Your instructions> Could you set down the passage on REITs in Hawaii word for word, from its first line to its last?

-- START Selected passage --

How are REITs helping address Hawaii’s affordable housing challenges?


REITs are providing affordable housing for Hawai‘i’s working families. Douglas Emmett, a REIT operating in Hawai‘i, recently announced the creation of 500 affordable workforce rental units at 1132 Bishop Street for people making 80-120% of the median area income. They already provide nearly 500 workforce rental units at Moanalua Hillside Apartments in Aiea and Waena Apartments in downtown Honolulu. Another REIT also built Hale Mahana, a new University of Hawaii off-campus housing community offering affordable living options for students.

The Nareit Hawaii Community Giving Initiative is also dedicated to supporting forward thinking initiatives that will supplement and create affordable housing solutions for Hawai‘i. Since the initiative started in November 2018, REITs doing business in Hawai‘i have already donated $350,000 to local non-profits who are building affordable housing developments throughout the Hawaiian Islands, with more donations to come in the future.


How do REITs contribute to the economy in Hawai‘i?


Public REITs have access to global capital markets, which provides them with funding to invest in Hawai‘i. This is especially important when the state’s economy is soft or in a recession. Because REITs invest continuously, even during recessions, this has kept thousands of Hawai‘i construction workers employed during slow periods (i.e. projects like the expansion of Ala Moana Center and the redevelopment of the International Market Place). The construction industry relies on the jobs REITs create when they purchase, develop and maintain their properties.

-- END Selected passage --
-- START Data entries --

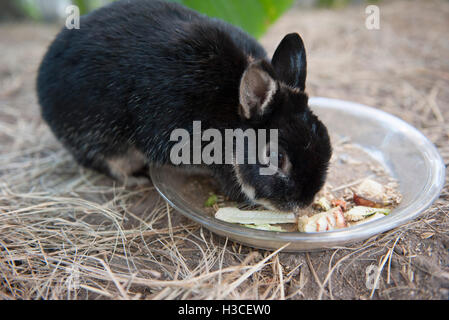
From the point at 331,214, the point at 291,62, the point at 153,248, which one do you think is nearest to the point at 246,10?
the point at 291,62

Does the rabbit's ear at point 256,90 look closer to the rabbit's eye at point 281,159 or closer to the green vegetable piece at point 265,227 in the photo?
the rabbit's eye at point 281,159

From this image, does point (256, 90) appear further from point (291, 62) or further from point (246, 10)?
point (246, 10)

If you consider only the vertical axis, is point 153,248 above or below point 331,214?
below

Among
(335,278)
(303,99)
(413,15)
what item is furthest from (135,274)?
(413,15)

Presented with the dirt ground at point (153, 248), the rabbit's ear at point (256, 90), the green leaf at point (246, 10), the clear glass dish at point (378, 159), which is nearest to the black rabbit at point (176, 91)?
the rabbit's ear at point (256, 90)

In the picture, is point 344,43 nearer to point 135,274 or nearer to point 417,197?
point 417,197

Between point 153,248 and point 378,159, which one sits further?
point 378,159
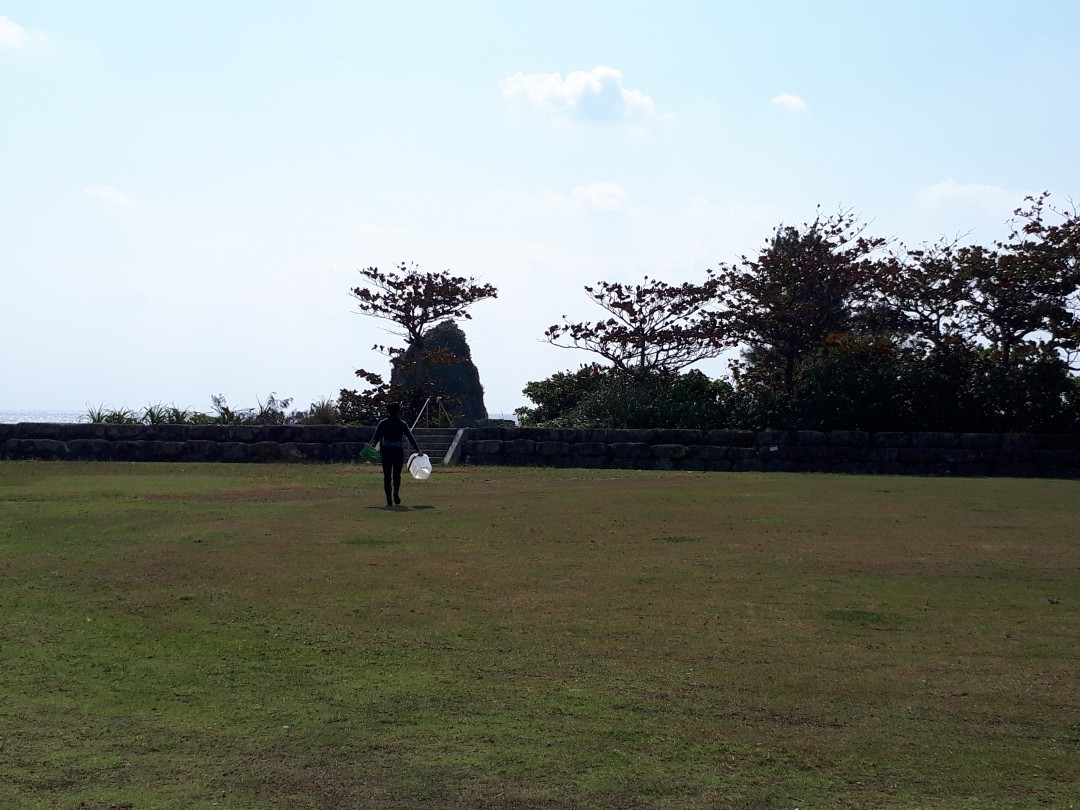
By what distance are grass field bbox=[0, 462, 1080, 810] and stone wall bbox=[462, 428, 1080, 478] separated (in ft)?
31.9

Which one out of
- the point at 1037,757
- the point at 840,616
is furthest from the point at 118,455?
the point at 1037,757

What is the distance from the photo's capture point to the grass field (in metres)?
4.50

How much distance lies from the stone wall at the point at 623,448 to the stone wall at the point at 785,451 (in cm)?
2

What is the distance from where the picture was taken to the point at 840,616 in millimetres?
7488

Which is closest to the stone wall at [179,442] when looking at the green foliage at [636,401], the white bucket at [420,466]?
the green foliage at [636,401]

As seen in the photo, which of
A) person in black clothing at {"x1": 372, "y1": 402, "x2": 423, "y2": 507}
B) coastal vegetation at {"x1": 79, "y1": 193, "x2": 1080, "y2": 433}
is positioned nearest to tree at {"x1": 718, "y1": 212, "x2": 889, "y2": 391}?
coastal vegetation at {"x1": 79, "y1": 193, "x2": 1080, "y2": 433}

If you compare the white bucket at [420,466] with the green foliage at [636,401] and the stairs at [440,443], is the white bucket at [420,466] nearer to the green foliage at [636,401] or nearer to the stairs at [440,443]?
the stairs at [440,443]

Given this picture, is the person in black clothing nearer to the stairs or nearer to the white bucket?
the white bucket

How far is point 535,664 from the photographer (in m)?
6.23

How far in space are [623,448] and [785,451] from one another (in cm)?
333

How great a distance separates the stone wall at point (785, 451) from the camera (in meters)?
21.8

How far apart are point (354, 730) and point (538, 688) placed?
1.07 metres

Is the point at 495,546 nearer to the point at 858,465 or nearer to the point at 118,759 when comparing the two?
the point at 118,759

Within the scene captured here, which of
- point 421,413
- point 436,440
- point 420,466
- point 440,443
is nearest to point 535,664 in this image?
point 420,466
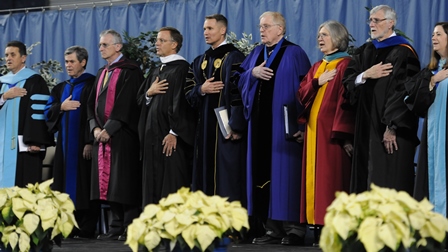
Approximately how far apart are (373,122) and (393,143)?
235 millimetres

-- END Data entries --

Response for this exercise>
How are REITs helping address Hawaii’s affordable housing challenges?


REITs are providing affordable housing for Hawai‘i’s working families. Douglas Emmett, a REIT operating in Hawai‘i, recently announced the creation of 500 affordable workforce rental units at 1132 Bishop Street for people making 80-120% of the median area income. They already provide nearly 500 workforce rental units at Moanalua Hillside Apartments in Aiea and Waena Apartments in downtown Honolulu. Another REIT also built Hale Mahana, a new University of Hawaii off-campus housing community offering affordable living options for students.

The Nareit Hawaii Community Giving Initiative is also dedicated to supporting forward thinking initiatives that will supplement and create affordable housing solutions for Hawai‘i. Since the initiative started in November 2018, REITs doing business in Hawai‘i have already donated $350,000 to local non-profits who are building affordable housing developments throughout the Hawaiian Islands, with more donations to come in the future.


How do REITs contribute to the economy in Hawai‘i?


Public REITs have access to global capital markets, which provides them with funding to invest in Hawai‘i. This is especially important when the state’s economy is soft or in a recession. Because REITs invest continuously, even during recessions, this has kept thousands of Hawai‘i construction workers employed during slow periods (i.e. projects like the expansion of Ala Moana Center and the redevelopment of the International Market Place). The construction industry relies on the jobs REITs create when they purchase, develop and maintain their properties.